私のおさげをほどかないで!
「アガパンサス?」

 奏芽(かなめ)さんがつぶやくのへ、「薄紫色の花です。和名は紫君子蘭(むらさきくんしらん)紫陽花(あじさい)みたいに小さな花が茎の先に密集して丸く咲くんです。立ち姿は彼岸花(ひがんばな)に似てる……かなぁ」と答えたら「凜子(りんこ)、花好きなの?」って聞かれた。

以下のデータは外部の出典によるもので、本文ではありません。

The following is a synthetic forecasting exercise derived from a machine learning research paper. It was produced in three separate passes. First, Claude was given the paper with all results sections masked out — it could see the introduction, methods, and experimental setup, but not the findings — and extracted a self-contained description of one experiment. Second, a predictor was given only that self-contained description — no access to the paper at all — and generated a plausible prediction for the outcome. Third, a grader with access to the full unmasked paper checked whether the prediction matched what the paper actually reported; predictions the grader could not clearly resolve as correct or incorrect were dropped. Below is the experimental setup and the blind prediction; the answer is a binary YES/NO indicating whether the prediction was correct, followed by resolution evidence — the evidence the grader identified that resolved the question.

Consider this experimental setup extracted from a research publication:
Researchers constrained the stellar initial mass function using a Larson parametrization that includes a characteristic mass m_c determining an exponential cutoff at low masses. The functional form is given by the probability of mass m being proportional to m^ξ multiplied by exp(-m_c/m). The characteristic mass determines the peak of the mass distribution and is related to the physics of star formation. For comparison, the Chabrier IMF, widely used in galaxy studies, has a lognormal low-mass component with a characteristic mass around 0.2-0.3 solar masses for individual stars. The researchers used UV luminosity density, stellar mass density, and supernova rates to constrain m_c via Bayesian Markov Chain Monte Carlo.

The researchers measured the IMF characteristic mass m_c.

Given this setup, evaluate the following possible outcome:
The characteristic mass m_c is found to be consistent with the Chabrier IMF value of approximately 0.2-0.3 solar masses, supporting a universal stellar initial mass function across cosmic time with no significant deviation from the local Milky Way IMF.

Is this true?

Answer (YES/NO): NO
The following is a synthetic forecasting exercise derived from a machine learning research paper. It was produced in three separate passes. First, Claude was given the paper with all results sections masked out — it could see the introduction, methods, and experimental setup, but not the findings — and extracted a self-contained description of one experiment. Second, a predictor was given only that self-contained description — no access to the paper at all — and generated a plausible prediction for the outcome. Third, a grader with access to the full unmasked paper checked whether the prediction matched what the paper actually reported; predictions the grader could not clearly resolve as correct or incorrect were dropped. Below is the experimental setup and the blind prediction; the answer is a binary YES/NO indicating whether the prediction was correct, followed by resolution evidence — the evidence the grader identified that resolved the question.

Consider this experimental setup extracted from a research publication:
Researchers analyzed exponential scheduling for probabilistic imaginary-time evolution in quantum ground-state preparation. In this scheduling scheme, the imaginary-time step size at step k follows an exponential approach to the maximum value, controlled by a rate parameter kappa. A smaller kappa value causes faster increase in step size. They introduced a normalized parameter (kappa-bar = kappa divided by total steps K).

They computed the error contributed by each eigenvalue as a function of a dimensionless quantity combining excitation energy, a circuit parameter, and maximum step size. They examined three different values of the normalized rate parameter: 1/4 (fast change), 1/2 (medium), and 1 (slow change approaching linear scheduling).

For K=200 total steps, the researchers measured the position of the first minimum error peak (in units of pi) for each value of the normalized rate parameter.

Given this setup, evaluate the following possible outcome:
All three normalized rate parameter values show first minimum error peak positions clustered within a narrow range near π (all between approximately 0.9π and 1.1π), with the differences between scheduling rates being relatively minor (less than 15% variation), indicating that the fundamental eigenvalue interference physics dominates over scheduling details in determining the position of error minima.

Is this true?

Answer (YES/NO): NO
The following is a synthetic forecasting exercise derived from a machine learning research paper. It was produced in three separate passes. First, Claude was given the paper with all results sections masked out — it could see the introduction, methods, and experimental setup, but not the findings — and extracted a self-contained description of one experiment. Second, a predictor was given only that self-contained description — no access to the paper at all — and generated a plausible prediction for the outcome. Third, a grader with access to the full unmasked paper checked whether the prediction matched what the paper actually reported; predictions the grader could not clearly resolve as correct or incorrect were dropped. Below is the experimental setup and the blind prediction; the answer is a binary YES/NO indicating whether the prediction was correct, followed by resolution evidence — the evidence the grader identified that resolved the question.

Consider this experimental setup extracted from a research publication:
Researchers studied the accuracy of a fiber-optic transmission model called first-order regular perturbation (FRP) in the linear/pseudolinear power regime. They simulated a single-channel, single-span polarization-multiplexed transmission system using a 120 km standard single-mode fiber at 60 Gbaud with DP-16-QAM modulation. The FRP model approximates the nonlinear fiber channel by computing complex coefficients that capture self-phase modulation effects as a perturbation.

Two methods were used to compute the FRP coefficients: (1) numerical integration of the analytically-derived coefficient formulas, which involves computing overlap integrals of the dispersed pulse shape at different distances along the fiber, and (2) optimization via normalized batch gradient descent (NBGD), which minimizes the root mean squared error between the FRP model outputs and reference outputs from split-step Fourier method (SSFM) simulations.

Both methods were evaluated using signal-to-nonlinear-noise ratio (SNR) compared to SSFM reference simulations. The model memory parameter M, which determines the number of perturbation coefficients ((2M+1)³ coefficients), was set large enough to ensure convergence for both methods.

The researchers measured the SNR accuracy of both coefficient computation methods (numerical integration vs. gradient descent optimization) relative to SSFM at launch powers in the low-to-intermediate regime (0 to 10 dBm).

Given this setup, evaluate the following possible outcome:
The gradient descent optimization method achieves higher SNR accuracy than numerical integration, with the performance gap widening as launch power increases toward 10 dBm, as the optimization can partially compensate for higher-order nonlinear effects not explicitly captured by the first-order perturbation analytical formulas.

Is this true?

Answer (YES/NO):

 特別好きと言うわけではないけれど、そういえば人よりは詳しいかもしれない。

「そうですね。意識したことなかったですけど……割と好きなのかもしれないです」

 幼い頃から道端に咲いている花の名前が気になって、図鑑でよく調べていた。そうしているうちに自然と花の名前について、人よりは詳しくなった。
 好きと言ってもその程度。

「あー、これか。見たことあるわ」
 奏芽さんも割と知的探究心が強いタイプなのかもしれない。
 スマホですぐに調べてみたらしく、「これだろ?」って私に画面を見せてくれた。

 私はそれに小さくうなずいた。

 まぁお医者さんになるぐらいだもんね。
 こんな見た目だけど……きっと頭もいいんだろうな。

 奏芽さんの、外見からは少しかけ離れたところを見つけられた気がして、少しだけ嬉しく感じて。
 そう思ってしまったことに、またしても戸惑った。